1. Field
The present invention generally relates to the field of semiconductor devices, and more specifically to erasable programmable read-only memories.
2. Background
An EPROM, or Erasable Programmable Read-Only Memory, is a type of memory chip that retains its data when its power supply is switched off. In other words, it is non-volatile. It is an array of floating gate transistors individually programmed by an electronic device that supplies higher voltages than those normally used in electronic circuits. Floating gate transistors commonly comprise a floating control gate isolated by a thin oxide layer. When a floating gate is given an electrical charge, that charge is trapped by the insulating thin oxide layer through a process known as Hot Electron Injection. Once programmed, a traditional EPROM can be erased only by exposing it to strong ultraviolet light through a transparent window in the top of the package. As the glass window is expensive to make, OTP (one-time programmable) chips were introduced; the only difference is that the EPROM chip is packed in an opaque package, so it cannot be erased after programming.
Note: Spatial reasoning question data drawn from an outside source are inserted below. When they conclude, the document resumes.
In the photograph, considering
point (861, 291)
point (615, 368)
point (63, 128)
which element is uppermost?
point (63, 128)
For a number of reasons, it may be useful for an EPROM to have an indicator as to whether it has ever been programmed. For example, a test engineer may want to know whether the current part that he or she is working on is a fresh part or whether it has been worked on. This could be because different lots may be trimmed at different locations.
Ideally, this indicator could just be a program status bit on the EPROM itself. Unfortunately, previous EPROM designs do not provide for a means of guaranteeing that the logic state of a particular bit will always be the same on every part just after fabrication but prior to programming. FIG. 1 shows a schematic for one bit of a common EPROM design. In this design, the logic state of the bit is defined by a differential between the magnitudes of two currents, IA and IB. For instance, if the magnitude of IA is less than IB, the bit will be logic 0 at output 120, and if IB is less than IA, the bit will read logic 1 at output 120. The differential is sensed by latching circuit 110. The magnitude of each current is determined by the amount of charge on their respective floating gates, MA and MB. The initial state of the bit is set by charge deposition onto these floating gates during final anneal and capacitive coupling to other nodes. Typically, this results in IA and IB being approximately equal to each other, but for slight variations due to device mismatch. Therefore, the initial state of the bit is effectively determined by the mismatch, and there is an equal possibility of the bit's unprogrammed value being logic 1 or logic 0. As such, the previous designs do not provide a means of guaranteeing that the logic state of a particular bit will always be the same after fabrication but prior to programming.